● WORK ITEM
Set out exactly, line by line, the stretch of data below that begins at the line containing "510kdatabase.net" and ends at the line containing "niedzielę o godz: 12.00 16.00", with both ends kept.

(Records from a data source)
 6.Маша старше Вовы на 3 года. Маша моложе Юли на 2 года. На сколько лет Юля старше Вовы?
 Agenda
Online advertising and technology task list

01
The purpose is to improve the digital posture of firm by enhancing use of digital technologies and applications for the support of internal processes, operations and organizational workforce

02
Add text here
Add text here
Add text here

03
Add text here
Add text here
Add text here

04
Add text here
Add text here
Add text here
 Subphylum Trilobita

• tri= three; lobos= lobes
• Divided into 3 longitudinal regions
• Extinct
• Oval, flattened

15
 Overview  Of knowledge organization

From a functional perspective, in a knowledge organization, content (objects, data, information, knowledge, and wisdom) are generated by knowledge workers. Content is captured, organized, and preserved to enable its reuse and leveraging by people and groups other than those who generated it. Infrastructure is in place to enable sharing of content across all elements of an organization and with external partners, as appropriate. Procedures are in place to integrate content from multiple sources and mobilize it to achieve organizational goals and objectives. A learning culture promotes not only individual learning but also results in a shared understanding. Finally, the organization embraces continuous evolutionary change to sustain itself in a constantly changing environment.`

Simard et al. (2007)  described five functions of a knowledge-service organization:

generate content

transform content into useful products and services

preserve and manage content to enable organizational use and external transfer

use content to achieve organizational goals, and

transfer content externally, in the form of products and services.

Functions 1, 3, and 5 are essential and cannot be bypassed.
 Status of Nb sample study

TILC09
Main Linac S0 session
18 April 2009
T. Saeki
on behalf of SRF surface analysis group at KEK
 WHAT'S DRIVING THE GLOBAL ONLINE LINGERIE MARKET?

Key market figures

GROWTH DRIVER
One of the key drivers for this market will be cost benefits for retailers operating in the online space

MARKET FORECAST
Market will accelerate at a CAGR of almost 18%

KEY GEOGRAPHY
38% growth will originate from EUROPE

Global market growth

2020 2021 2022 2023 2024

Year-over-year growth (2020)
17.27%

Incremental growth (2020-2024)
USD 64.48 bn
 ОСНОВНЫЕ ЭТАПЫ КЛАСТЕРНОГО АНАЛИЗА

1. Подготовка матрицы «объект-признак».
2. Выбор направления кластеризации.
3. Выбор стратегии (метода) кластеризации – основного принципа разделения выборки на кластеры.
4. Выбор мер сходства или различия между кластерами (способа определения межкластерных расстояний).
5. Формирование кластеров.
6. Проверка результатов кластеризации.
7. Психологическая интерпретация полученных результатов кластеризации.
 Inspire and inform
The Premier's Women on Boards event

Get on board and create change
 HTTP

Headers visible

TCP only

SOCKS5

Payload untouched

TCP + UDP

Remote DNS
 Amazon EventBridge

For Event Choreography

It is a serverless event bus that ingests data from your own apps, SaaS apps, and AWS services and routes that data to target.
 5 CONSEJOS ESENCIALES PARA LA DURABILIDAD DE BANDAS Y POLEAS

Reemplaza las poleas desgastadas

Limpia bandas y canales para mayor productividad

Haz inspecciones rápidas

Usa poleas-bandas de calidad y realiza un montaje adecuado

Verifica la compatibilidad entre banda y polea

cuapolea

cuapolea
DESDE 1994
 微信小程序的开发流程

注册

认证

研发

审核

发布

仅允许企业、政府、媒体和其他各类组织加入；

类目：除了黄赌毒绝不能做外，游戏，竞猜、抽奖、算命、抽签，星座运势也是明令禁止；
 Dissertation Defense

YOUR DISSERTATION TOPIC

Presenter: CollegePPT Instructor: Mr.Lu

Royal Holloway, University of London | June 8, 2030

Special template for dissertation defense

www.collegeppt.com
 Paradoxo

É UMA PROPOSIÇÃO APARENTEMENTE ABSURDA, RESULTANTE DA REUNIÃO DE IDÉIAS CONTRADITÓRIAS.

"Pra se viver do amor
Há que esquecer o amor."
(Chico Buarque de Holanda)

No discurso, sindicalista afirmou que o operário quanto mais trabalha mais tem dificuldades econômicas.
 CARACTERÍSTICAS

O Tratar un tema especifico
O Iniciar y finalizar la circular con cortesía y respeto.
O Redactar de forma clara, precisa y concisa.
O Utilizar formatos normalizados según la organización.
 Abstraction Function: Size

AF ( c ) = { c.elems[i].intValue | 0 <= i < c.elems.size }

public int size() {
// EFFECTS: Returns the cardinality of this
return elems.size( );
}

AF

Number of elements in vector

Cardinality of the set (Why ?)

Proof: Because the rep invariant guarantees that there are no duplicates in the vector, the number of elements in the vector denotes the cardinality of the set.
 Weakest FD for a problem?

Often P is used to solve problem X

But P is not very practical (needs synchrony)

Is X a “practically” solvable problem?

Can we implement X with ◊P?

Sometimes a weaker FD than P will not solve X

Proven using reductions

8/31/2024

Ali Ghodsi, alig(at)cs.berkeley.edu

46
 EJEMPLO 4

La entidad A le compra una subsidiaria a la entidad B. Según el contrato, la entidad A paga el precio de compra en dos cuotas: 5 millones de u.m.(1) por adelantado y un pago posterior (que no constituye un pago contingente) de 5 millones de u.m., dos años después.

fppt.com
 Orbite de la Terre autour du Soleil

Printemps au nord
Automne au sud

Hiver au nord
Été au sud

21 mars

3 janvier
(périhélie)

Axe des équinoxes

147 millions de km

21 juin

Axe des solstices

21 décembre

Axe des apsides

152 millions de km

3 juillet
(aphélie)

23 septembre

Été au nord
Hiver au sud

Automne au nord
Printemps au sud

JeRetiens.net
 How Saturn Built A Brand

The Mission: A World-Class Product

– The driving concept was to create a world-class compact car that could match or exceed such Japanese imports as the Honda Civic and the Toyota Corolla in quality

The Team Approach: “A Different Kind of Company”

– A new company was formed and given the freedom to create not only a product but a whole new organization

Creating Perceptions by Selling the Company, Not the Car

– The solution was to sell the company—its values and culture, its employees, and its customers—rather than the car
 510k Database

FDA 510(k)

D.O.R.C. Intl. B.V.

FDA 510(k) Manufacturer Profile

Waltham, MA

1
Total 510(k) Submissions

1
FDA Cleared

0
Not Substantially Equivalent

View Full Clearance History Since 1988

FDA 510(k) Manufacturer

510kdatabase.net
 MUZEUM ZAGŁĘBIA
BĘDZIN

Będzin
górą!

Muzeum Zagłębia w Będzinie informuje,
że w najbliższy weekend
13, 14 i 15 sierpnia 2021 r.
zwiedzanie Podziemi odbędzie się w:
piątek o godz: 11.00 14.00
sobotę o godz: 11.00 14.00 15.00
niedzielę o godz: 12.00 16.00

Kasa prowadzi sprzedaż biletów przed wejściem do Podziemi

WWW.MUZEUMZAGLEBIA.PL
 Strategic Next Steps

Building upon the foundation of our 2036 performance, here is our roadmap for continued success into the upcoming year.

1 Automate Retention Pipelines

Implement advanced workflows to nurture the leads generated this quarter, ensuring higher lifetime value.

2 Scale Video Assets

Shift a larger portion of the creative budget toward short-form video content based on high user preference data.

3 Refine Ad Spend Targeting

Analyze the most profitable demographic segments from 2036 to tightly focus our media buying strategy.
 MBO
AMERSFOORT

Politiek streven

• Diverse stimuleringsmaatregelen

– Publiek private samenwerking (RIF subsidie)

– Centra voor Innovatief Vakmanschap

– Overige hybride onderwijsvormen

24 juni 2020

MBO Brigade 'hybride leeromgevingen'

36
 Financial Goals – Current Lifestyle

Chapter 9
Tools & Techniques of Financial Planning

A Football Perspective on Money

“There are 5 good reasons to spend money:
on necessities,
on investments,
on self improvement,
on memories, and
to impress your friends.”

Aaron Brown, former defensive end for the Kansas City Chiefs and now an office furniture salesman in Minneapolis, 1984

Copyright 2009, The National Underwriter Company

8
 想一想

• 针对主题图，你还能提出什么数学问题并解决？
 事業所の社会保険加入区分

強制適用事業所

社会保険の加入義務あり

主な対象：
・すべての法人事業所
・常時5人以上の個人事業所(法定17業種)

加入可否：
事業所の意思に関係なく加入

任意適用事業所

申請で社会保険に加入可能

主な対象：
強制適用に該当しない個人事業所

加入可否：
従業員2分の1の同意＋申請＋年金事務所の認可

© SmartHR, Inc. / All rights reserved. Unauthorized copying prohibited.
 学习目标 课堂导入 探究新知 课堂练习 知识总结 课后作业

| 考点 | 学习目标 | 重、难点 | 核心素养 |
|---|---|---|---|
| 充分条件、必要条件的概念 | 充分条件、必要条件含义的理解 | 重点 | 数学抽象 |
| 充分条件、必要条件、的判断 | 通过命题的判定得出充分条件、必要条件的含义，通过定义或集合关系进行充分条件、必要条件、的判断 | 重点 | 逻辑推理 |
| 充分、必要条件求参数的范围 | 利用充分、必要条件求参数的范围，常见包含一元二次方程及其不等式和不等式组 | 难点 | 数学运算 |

● ANSWER FOR THIS EXERCISE
510kdatabase.net
 MUZEUM ZAGŁĘBIA
BĘDZIN

Będzin
górą!

Muzeum Zagłębia w Będzinie informuje,
że w najbliższy weekend
13, 14 i 15 sierpnia 2021 r.
zwiedzanie Podziemi odbędzie się w:
piątek o godz: 11.00 14.00
sobotę o godz: 11.00 14.00 15.00
niedzielę o godz: 12.00 16.00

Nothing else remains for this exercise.